PROBLEM DETAILS: Which lines in the records below contain the word "street"? Pick out each one and copy it in full.

EXTRACTED ENTRIES start

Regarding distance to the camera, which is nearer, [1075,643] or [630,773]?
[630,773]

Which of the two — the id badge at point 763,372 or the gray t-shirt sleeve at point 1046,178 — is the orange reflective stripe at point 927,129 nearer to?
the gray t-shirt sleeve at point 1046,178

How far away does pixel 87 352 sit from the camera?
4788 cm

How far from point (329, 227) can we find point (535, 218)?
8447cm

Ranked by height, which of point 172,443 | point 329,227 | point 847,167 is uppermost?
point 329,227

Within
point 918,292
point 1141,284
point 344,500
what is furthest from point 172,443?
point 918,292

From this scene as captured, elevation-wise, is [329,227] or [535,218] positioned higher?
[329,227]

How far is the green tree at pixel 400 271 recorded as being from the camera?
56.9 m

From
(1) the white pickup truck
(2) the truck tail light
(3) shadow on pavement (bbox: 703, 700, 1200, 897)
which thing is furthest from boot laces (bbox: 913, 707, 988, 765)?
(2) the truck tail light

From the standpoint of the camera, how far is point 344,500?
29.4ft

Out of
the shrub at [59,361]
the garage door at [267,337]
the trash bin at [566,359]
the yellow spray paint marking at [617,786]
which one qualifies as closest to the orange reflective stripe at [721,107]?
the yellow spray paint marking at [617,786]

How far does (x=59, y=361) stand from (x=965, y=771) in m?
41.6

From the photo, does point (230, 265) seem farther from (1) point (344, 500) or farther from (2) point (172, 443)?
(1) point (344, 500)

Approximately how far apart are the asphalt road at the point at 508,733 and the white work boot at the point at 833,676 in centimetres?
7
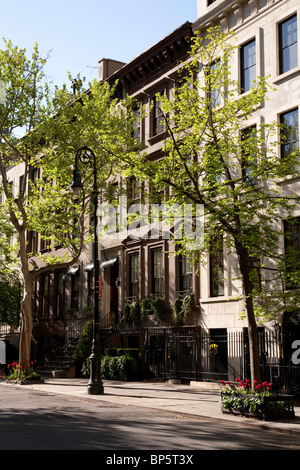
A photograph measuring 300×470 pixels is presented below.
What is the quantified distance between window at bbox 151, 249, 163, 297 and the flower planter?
12.6 m

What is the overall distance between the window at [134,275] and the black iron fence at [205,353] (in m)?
2.19

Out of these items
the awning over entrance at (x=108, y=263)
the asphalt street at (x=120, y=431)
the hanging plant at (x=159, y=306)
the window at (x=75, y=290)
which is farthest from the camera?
the window at (x=75, y=290)

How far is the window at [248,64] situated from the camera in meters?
22.7

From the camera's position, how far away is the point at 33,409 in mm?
15148

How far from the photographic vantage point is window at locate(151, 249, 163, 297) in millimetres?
26812

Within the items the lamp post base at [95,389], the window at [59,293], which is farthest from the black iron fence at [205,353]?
the window at [59,293]

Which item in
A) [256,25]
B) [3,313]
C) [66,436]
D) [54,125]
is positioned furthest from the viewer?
[3,313]

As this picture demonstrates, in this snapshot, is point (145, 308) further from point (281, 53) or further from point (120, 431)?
point (120, 431)

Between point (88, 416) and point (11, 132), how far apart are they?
15.3 metres

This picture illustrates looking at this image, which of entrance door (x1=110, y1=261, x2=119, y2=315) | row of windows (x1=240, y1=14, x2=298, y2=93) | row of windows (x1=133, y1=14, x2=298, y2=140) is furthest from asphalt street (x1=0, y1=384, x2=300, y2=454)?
entrance door (x1=110, y1=261, x2=119, y2=315)

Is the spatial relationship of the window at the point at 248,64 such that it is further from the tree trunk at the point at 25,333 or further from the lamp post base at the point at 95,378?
the tree trunk at the point at 25,333

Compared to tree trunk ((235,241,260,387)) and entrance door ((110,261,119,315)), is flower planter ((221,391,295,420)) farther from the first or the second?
entrance door ((110,261,119,315))
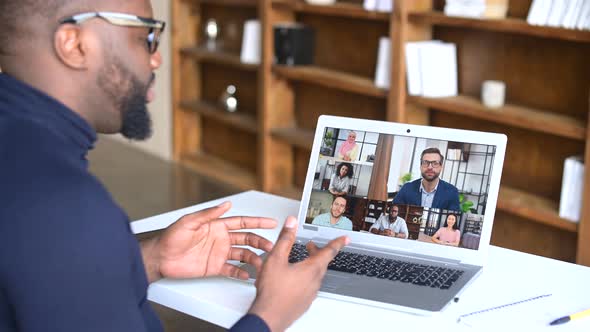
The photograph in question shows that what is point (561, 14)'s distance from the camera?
3.07 meters

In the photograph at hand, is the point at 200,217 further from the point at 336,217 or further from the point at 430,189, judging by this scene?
the point at 430,189

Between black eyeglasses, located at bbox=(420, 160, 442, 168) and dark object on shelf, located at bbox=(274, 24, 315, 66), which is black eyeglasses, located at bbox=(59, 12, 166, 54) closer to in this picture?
black eyeglasses, located at bbox=(420, 160, 442, 168)

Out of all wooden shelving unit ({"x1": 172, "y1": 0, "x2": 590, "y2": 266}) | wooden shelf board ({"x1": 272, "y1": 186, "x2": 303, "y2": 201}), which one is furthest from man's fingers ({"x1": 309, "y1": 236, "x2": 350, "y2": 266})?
wooden shelf board ({"x1": 272, "y1": 186, "x2": 303, "y2": 201})

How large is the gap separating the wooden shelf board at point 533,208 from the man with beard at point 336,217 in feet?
A: 5.70

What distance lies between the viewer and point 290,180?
4832mm

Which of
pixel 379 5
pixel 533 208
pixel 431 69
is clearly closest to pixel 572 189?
pixel 533 208

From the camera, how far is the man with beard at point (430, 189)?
162 cm

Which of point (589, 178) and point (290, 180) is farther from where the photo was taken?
point (290, 180)

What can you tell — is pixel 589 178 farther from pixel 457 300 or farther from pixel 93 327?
pixel 93 327

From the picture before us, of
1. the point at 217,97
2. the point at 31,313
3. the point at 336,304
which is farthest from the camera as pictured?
the point at 217,97

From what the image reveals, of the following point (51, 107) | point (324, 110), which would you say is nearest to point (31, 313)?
point (51, 107)

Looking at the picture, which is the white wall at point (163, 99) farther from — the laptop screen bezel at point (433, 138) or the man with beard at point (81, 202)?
the man with beard at point (81, 202)

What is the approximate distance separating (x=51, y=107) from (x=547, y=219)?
2.49 meters

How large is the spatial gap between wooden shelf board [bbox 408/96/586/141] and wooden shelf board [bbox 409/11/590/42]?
1.05 feet
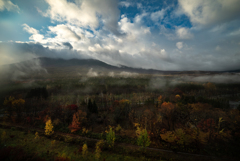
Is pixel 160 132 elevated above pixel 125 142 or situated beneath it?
elevated above

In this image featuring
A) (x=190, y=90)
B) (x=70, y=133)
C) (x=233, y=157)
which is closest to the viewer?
(x=233, y=157)

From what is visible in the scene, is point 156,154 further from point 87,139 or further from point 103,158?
point 87,139

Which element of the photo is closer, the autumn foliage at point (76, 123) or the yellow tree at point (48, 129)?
the yellow tree at point (48, 129)

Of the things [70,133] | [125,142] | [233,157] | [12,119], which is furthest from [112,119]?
[12,119]

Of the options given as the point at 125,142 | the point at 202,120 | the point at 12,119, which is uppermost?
the point at 202,120

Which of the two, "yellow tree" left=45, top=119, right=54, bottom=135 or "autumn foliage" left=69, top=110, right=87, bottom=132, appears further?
"autumn foliage" left=69, top=110, right=87, bottom=132

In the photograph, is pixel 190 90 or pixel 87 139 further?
pixel 190 90

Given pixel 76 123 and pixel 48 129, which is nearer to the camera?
pixel 48 129

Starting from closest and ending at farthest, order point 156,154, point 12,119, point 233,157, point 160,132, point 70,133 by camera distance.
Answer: point 233,157, point 156,154, point 160,132, point 70,133, point 12,119

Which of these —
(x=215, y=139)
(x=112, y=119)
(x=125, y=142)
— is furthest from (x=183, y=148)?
(x=112, y=119)

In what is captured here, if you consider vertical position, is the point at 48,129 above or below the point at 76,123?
below
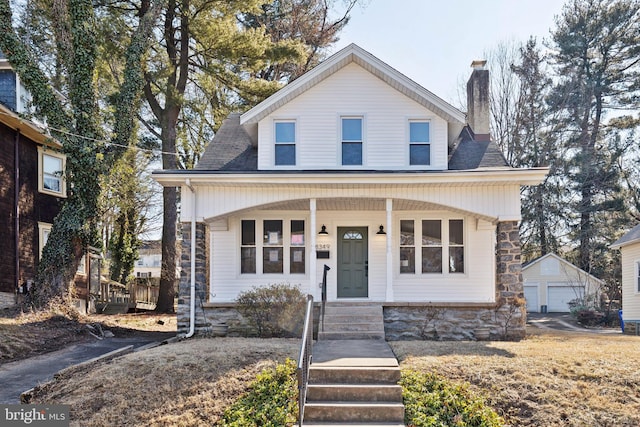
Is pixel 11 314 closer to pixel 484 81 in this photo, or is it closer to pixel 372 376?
pixel 372 376

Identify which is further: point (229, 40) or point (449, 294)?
point (229, 40)

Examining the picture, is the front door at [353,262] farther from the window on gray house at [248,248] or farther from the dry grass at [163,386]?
the dry grass at [163,386]

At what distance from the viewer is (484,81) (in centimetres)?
1423

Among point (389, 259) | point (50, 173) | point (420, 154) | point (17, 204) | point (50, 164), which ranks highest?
point (50, 164)

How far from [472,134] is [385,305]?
19.8 feet

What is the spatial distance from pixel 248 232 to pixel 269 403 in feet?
23.8

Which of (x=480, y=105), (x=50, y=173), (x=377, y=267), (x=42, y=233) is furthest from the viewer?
(x=50, y=173)

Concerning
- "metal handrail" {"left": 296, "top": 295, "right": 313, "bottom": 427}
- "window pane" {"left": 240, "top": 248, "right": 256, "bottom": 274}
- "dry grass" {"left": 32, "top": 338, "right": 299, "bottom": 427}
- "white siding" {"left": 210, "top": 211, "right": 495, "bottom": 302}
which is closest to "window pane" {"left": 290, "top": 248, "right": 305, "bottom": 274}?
"white siding" {"left": 210, "top": 211, "right": 495, "bottom": 302}

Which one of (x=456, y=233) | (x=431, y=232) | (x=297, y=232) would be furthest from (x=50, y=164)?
(x=456, y=233)

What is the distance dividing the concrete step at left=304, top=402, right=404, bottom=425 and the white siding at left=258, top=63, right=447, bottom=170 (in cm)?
701

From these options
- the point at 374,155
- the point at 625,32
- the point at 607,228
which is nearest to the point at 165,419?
the point at 374,155

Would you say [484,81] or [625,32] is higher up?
[625,32]

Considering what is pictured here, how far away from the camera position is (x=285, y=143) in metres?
12.8

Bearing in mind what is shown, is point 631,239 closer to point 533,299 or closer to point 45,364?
point 533,299
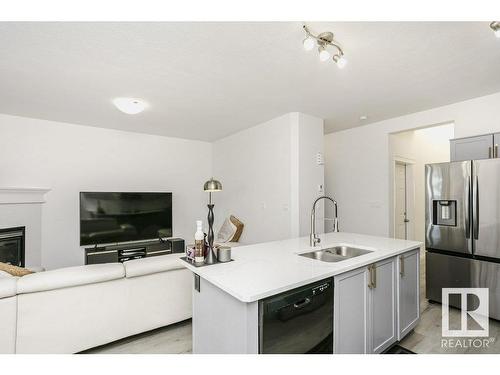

EXTRACTED ENTRIES end

EXERCISE RESULT:
the asphalt street at (x=120, y=431)
This picture illustrates looking at this image, which of entrance door (x1=110, y1=261, x2=119, y2=315) | row of windows (x1=240, y1=14, x2=298, y2=93) | row of windows (x1=133, y1=14, x2=298, y2=140) is furthest from asphalt street (x1=0, y1=384, x2=300, y2=454)?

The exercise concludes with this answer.